= Christian Medical and Dental Society =

The Christian Medical and Dental Society (CMDS) Canada is an evangelical, inter-denominational and active organization of Christian physicians in Canada. The original society was Christian Medical Society, established 1950 in Oak Park, Illinois. Raymond Knighton was the first Executive Director and Dr. C Everett Koop and Dr. Kenneth Geiser were the first two presidents. CMS developed the MAP (Medical Assistance Programs) ministry and obtained medicines and medical equipment donated by leading Pharmaceutical and Medical Equipment vendors and sent these much needed supplies to medical missionaries overseas.

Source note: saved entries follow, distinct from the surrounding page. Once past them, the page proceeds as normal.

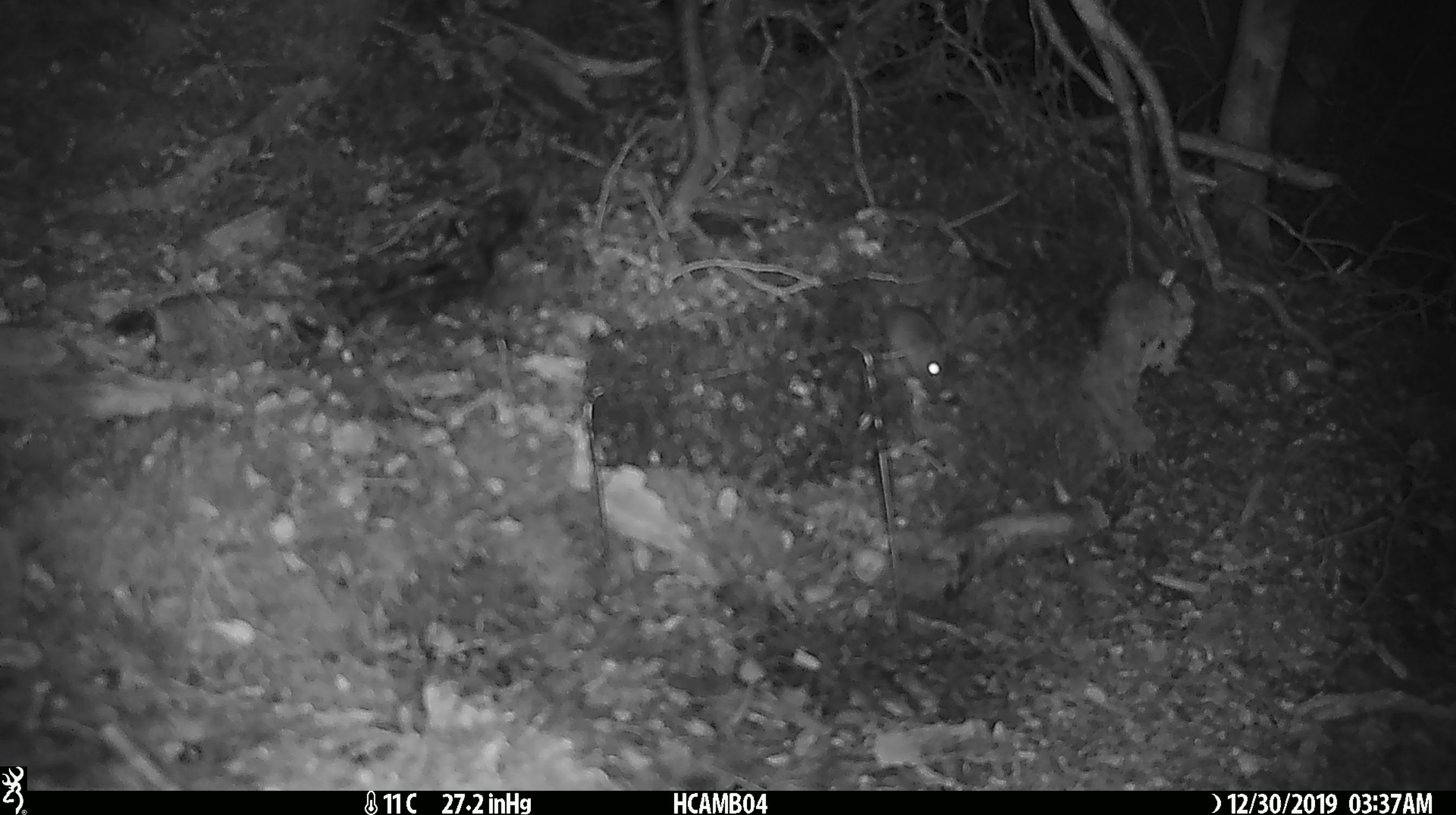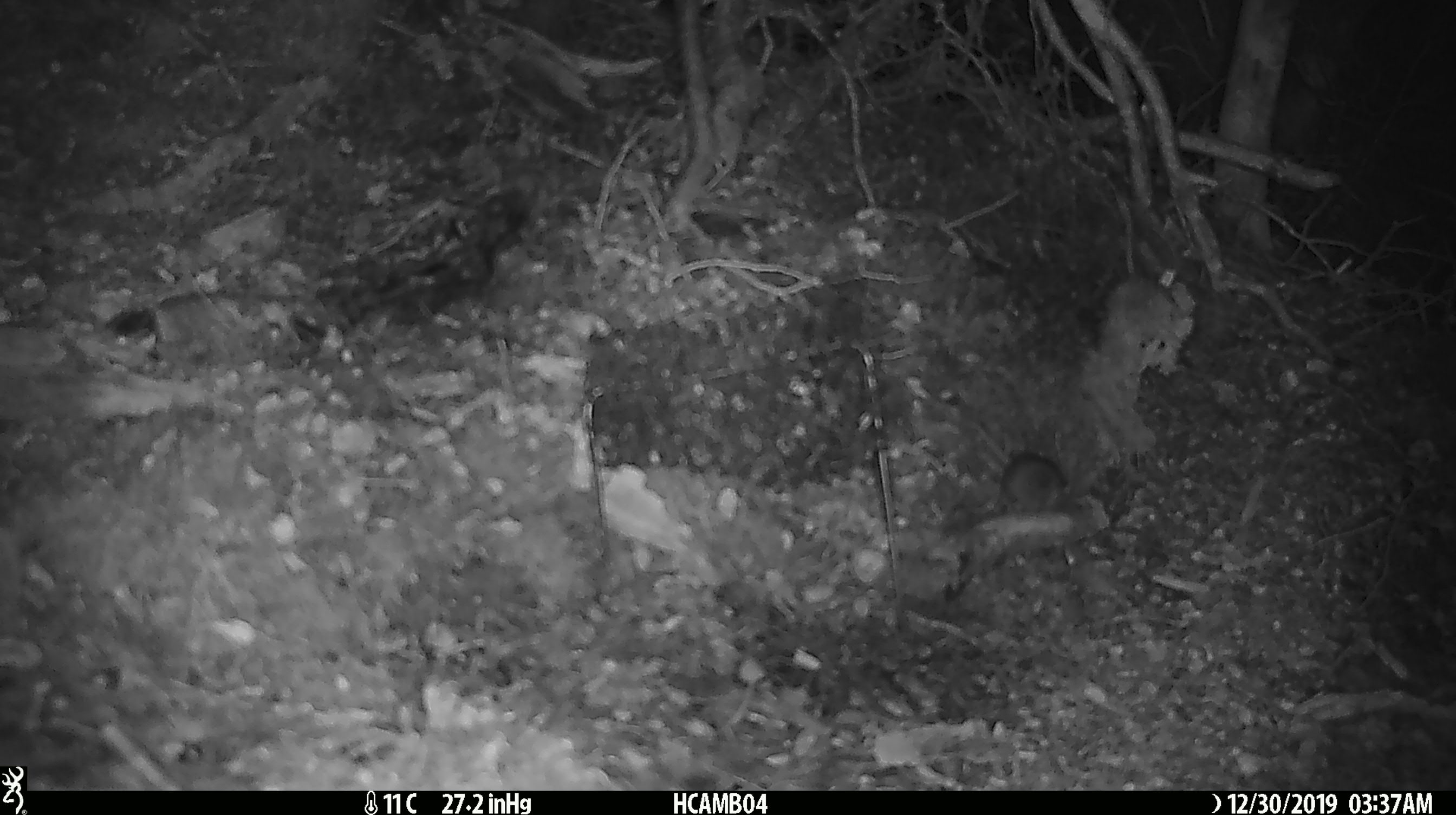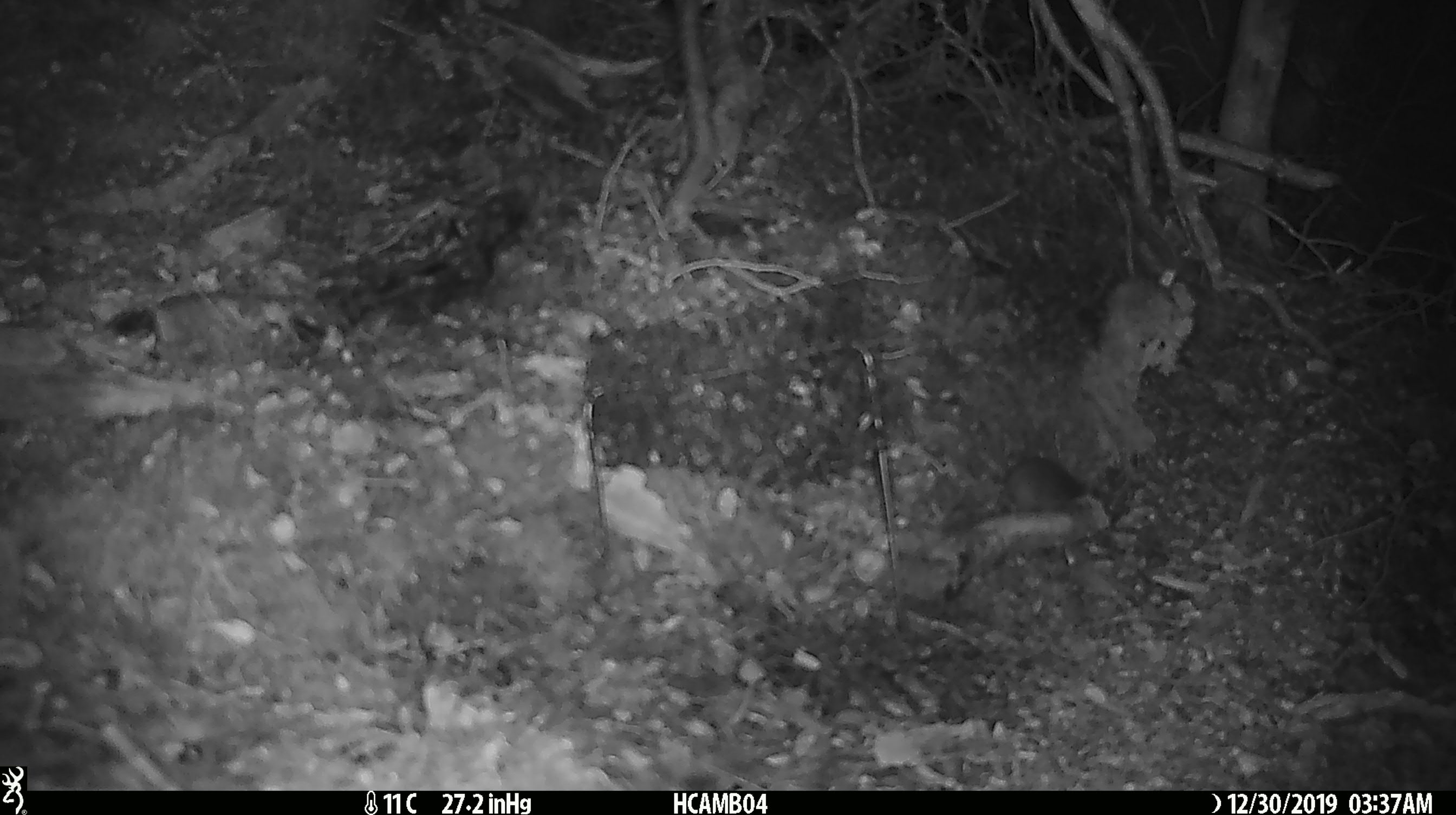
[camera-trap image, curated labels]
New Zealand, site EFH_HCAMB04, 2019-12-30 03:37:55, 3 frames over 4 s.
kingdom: Animalia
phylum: Chordata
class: Mammalia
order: Rodentia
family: Muridae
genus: Mus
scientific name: Mus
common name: mouse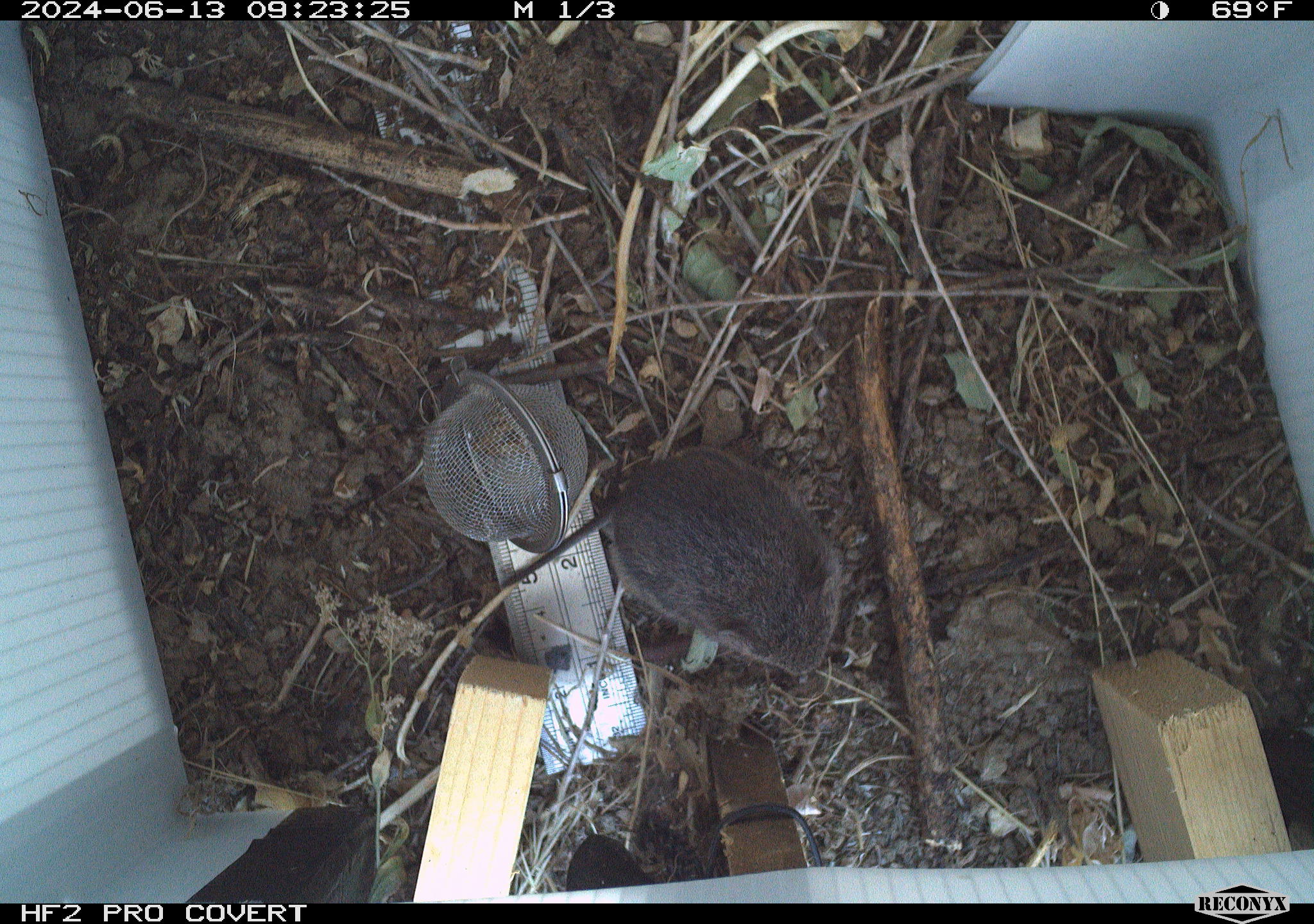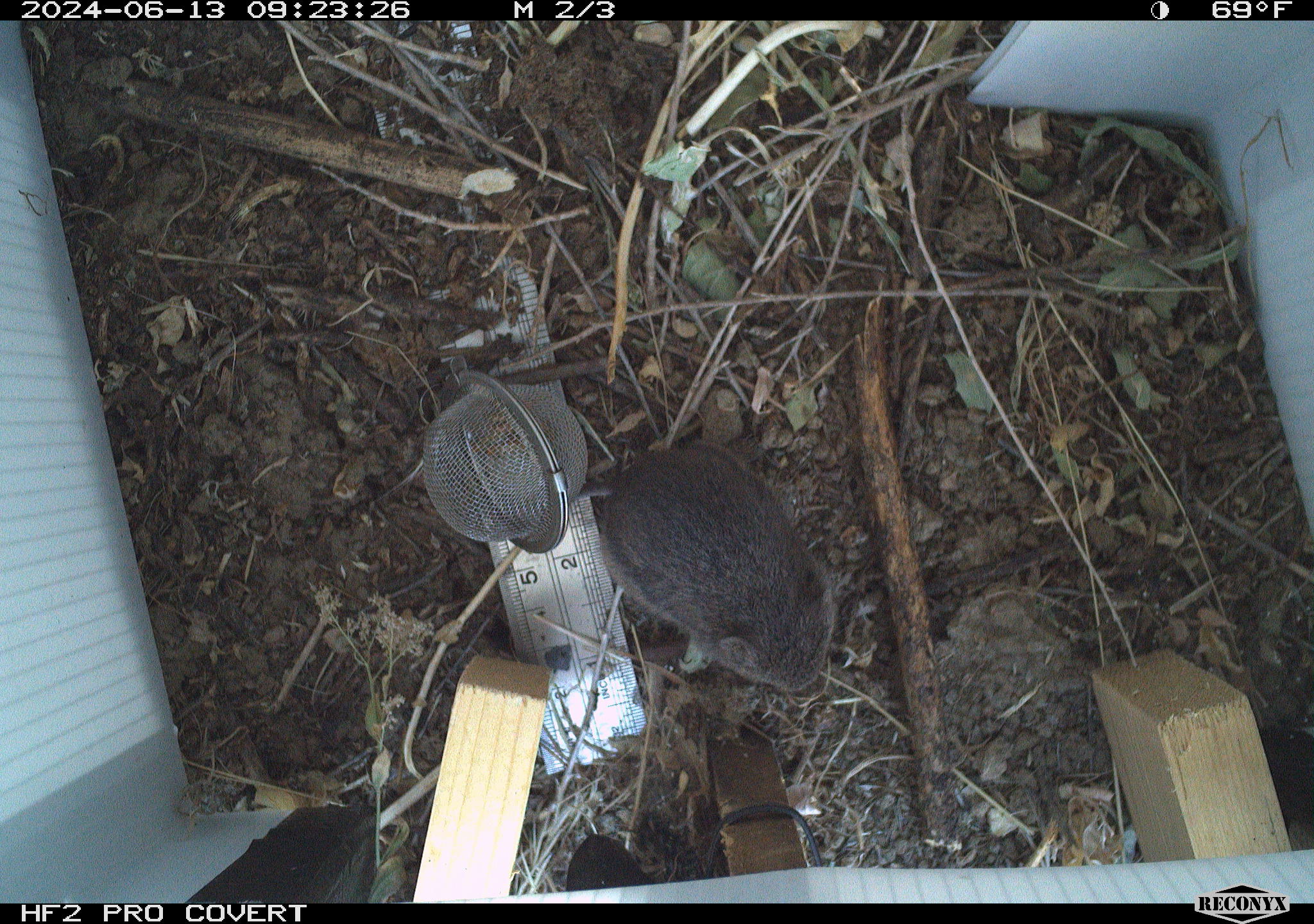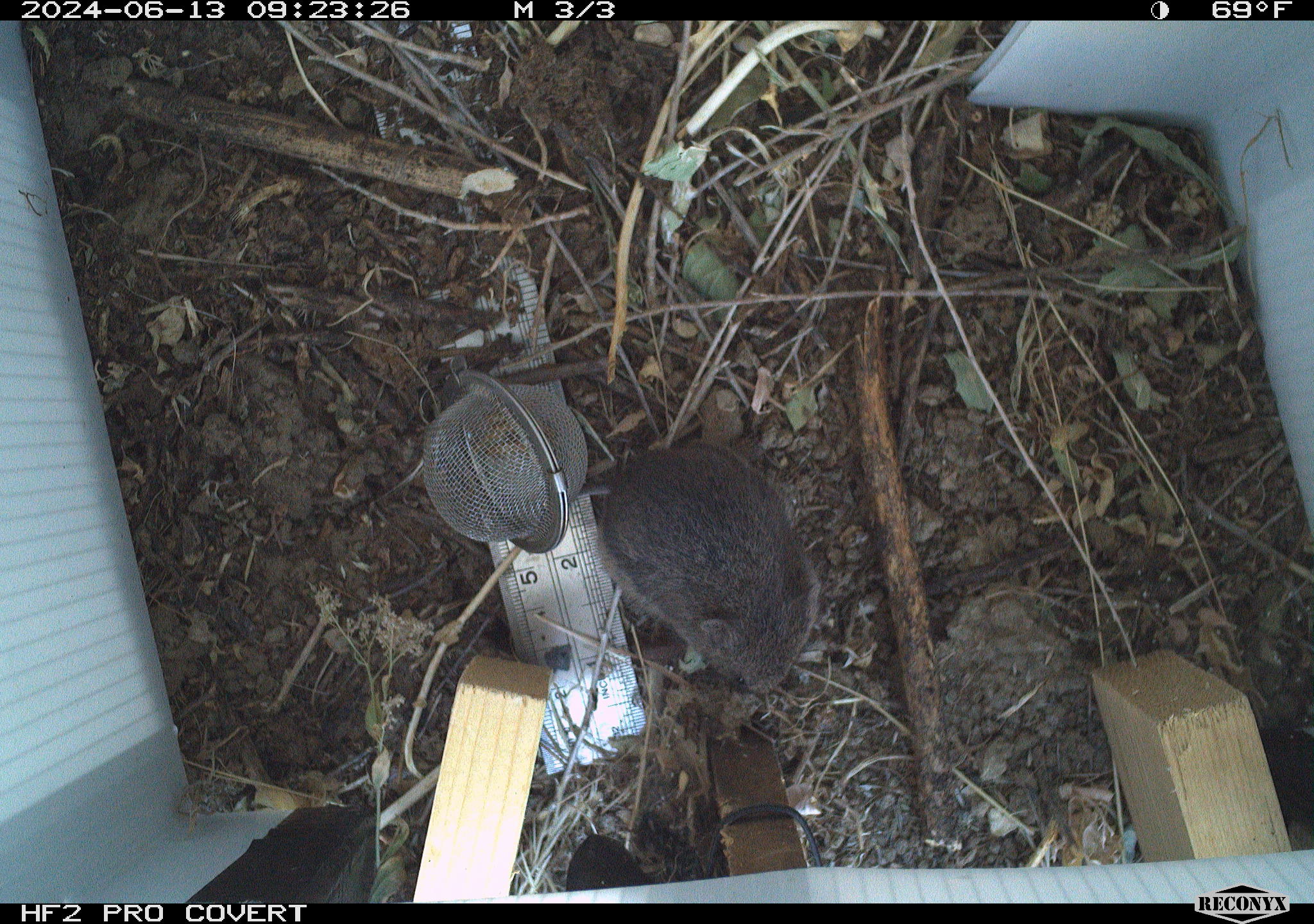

In this program medical students were enlisted, along with medical doctors to become STMs, Short-term Missionaries overseas. In 1964 the CMS became CMDS Christian Medical and Dental Society. John Buchanan was director of MAP and John Lepp, Kerry Zwaggerman and William Lipp were among the early staff. MAP has morphed to become MAP International. Medical and dental students organized as chapters in universities and colleges. Since its inception as MAP 50 billion dollars of resources have been sent to equip medical and dental personnel in providing healing ministries in near and far nations and respond to natural disasters. In response to the 2013 Oklahoma $250,000 personal needs items were sent. MAP INT representatives are often the first unit to respond to natural disasters, alongside of World Vision. CMSD has chapters in many states. Its official publication is Focus magazine.